# Hello-hello



## water (Apr 26, 2005)

Hello all you martial artists. 

 my martial arts exp - about a year and a half of shotokan, couple of months of aikido, and now slightly over 2 and a half years of Wing Tsun.

 my views of martial arts and martial artists...
 as far as style goes. It's not about the style. How good you get depends on three main things - regardless of what you are looking for in martial arts (health, fighting skills, confidence, whatever else) -
 1. How good is your teacher (meaning how well he knows what they're teaching and how good he is at teaching it)
 2. How good of a student you are (meaning how much effort and thought you put into study)
 3. How smart the style you're learning is.

 you can benefit from a good teacher, if you're a good student, you can benefit from a good style, if you have a good teacher, and you can benefit from being a good student if you have a good teacher who knows why the style he teaches is good...
 thus, all martial artists are compared (in tournaments etc) more as people and fighters rather then representatives of their styles.

 so, to conclude this intro, i wish you all have all three of the needed components and have lots of fun doing what you're doing!


 p.s.
 no self-praise meant by name, it's a nick i've used since before studying any martial arts, taken from bruce lee's interview and thought of as a way of looking at life...


----------



## shesulsa (Apr 26, 2005)

Greetings and welcome to MartialTalk.  How are you finding Wing Tsun?  

 Enjoy the boards!


----------



## MA-Caver (Apr 26, 2005)

Hello-hello... Don't know why you say good bye when I say hello! (beatles  ) 
Welcome to MT... you're gonna get serious discussions and advice and a few others are gonna me smarmy/smart-alecky remarks. But it's all good and it's all in fun. 

Use the search engine to seek out prior posts about any questions...  

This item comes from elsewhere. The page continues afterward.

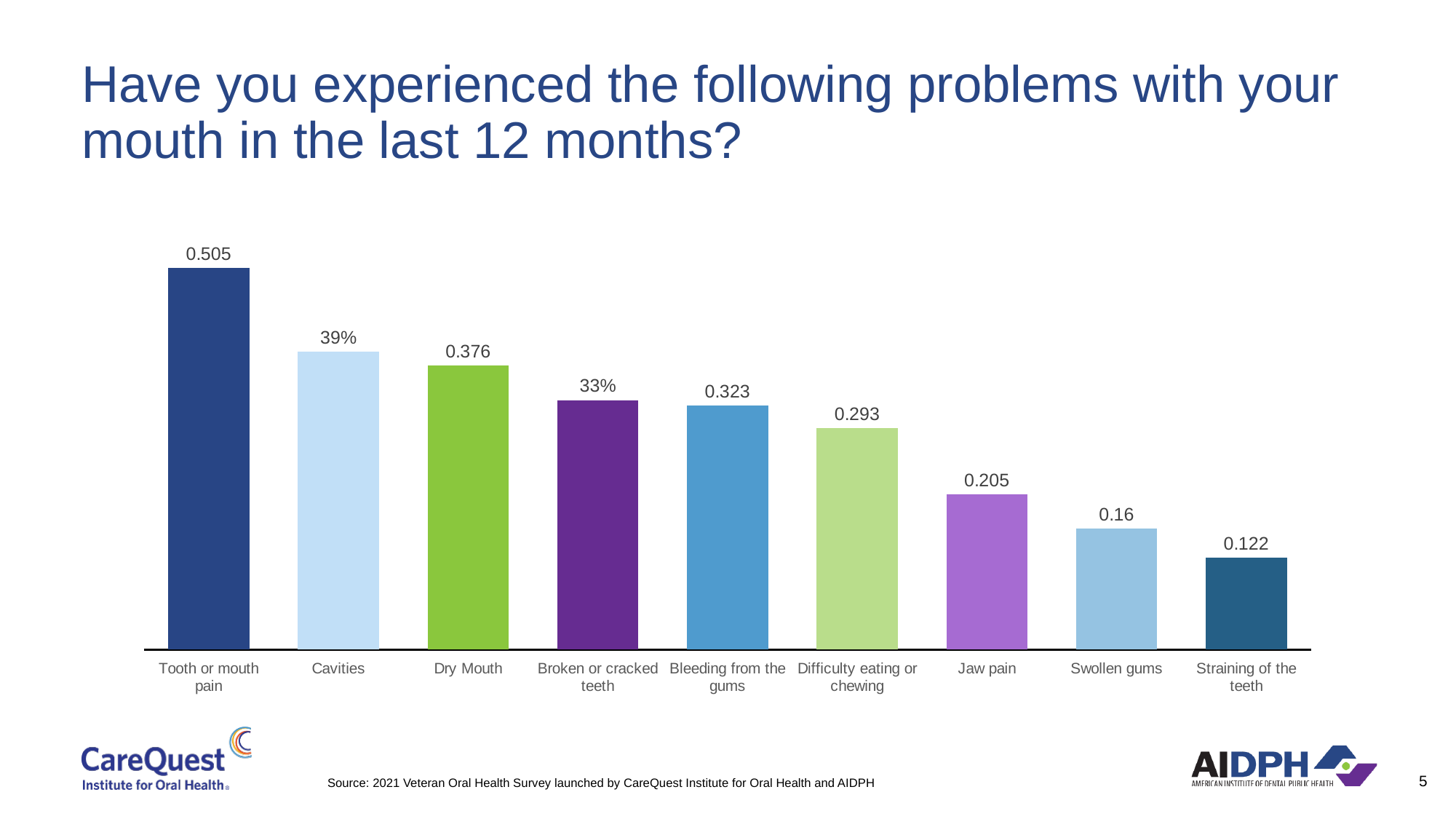
What is the value for Straining of the teeth? 0.122 What is the difference between the values for Tooth or mouth pain and Dry Mouth? 0.129 Which is larger, the value for Bleeding from the gums or the value for Difficulty eating or chewing? Bleeding from the gums Which category has the lowest value? Straining of the teeth What is the value for Jaw pain? 0.205 What is the value for Tooth or mouth pain? 0.505 Which category has the highest value? Tooth or mouth pain What is the value for Broken or cracked teeth? 33% How many categories are shown in the chart? 9 What is the value for Cavities? 39% Do the values rise or fall from left to right across the categories? fall What is the value for Dry Mouth? 0.376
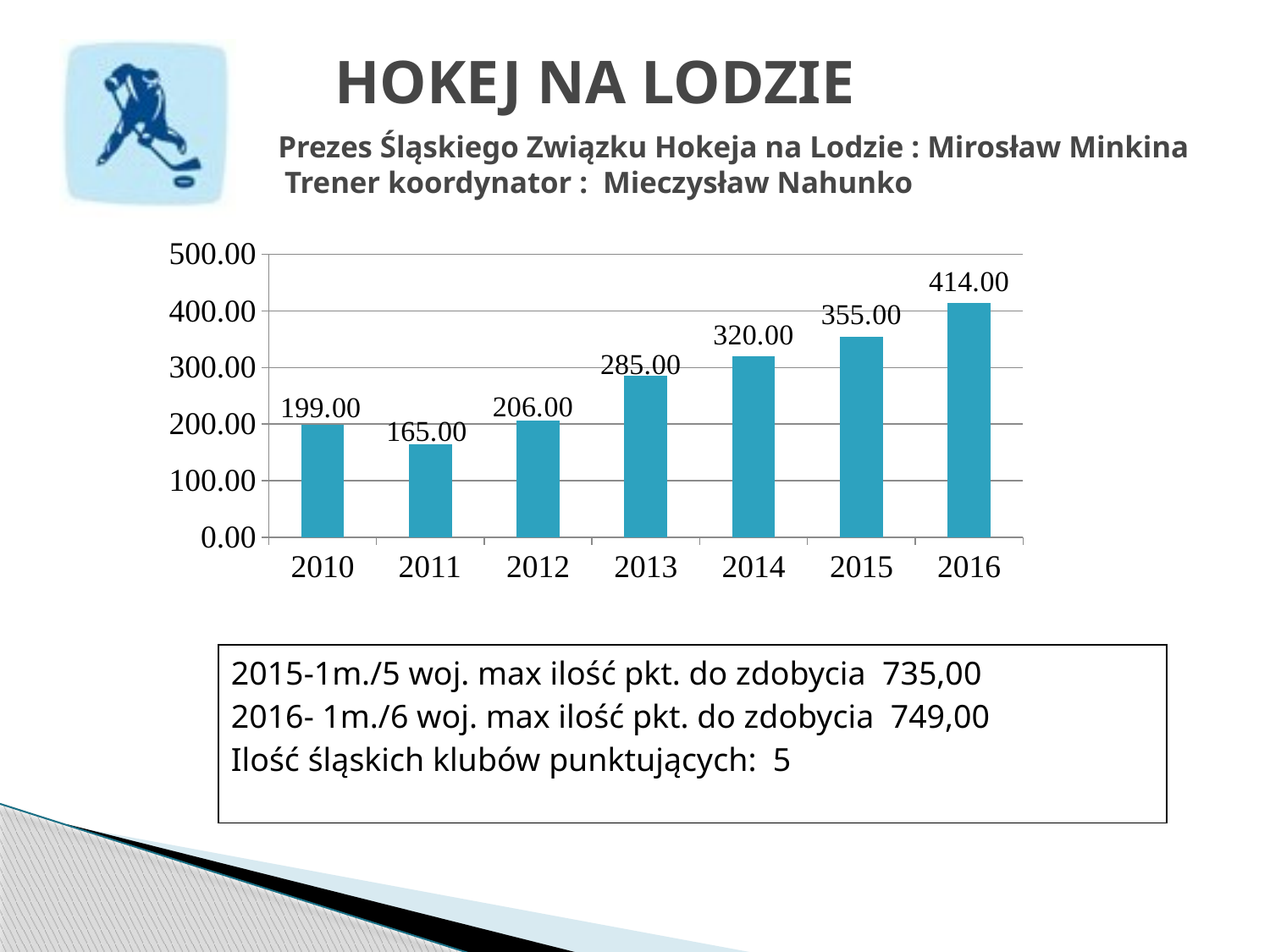
What is the value shown for 2010? 199.00 How many years are shown on the x axis? 7 What is the value shown for 2016? 414.00 Which year has the lowest value? 2011 Do the values generally rise or fall from 2011 to 2016? rise What is the difference between the values for 2012 and 2011? 41.00 What is the difference between the values for 2016 and 2015? 59.00 What kind of chart is shown on the slide? bar chart Which is larger, the value for 2014 or the value for 2013? 2014 What is the value shown for 2013? 285.00 Which year has the highest value? 2016 Is the value for 2015 greater or less than 300.00? greater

Looking forward to discussion with ya.

 :asian:


----------



## MJS (Apr 26, 2005)

Welcome to the forum! :ultracool   Feel free to look around and please ask any questions you may have!

Mike


----------



## masherdong (Apr 26, 2005)

Hello and welcome!


----------



## rmcpeek (Apr 26, 2005)

Hello!


----------



## arnisador (Apr 26, 2005)

Welcome!


----------



## Lisa (Apr 26, 2005)

Hello, Hello-hello, just wanted to drop you a line to say hello!


----------



## water (Apr 26, 2005)

shesulsa said:
			
		

> Greetings and welcome to MartialTalk.  How are you finding Wing Tsun?
> 
> Enjoy the boards!


 Wing Tsun - the best thing I've ever tried. I like it better then shotokan, because it is less workout (i'm a lazy kind of guy) and it seems more whole system (covering better the subject). I like it better, then aikido*, because it's more aggressive and seems to be effective faster. and, i like it better then wing chun** because it seems to have much better teaching structure and way more through reasoning. so, if you happen to be in sf bay area - indulge yourself, come check out what is wt about in one of our classes.


*my aikido impression is based on just a few months of training, so i may be wrong
**ask me and i'll tell you, how and why (to my knowledge) the names of wt and wc went apart


----------



## 47MartialMan (May 3, 2005)

water said:
			
		

> Hello all you martial artists.
> 
> my martial arts exp - about a year and a half of shotokan, couple of months of aikido, and now slightly over 2 and a half years of Wing Tsun.
> 
> ...


Welcome to a *good* forum. *Good* golly, there is a lot of *good* in your post. Looking forward to see *good* posts from you. Its all *good*. Have a *good* day.


----------



## Satt (May 3, 2005)

Welcome to MT!!! Have fun posting!!! :enguard:


----------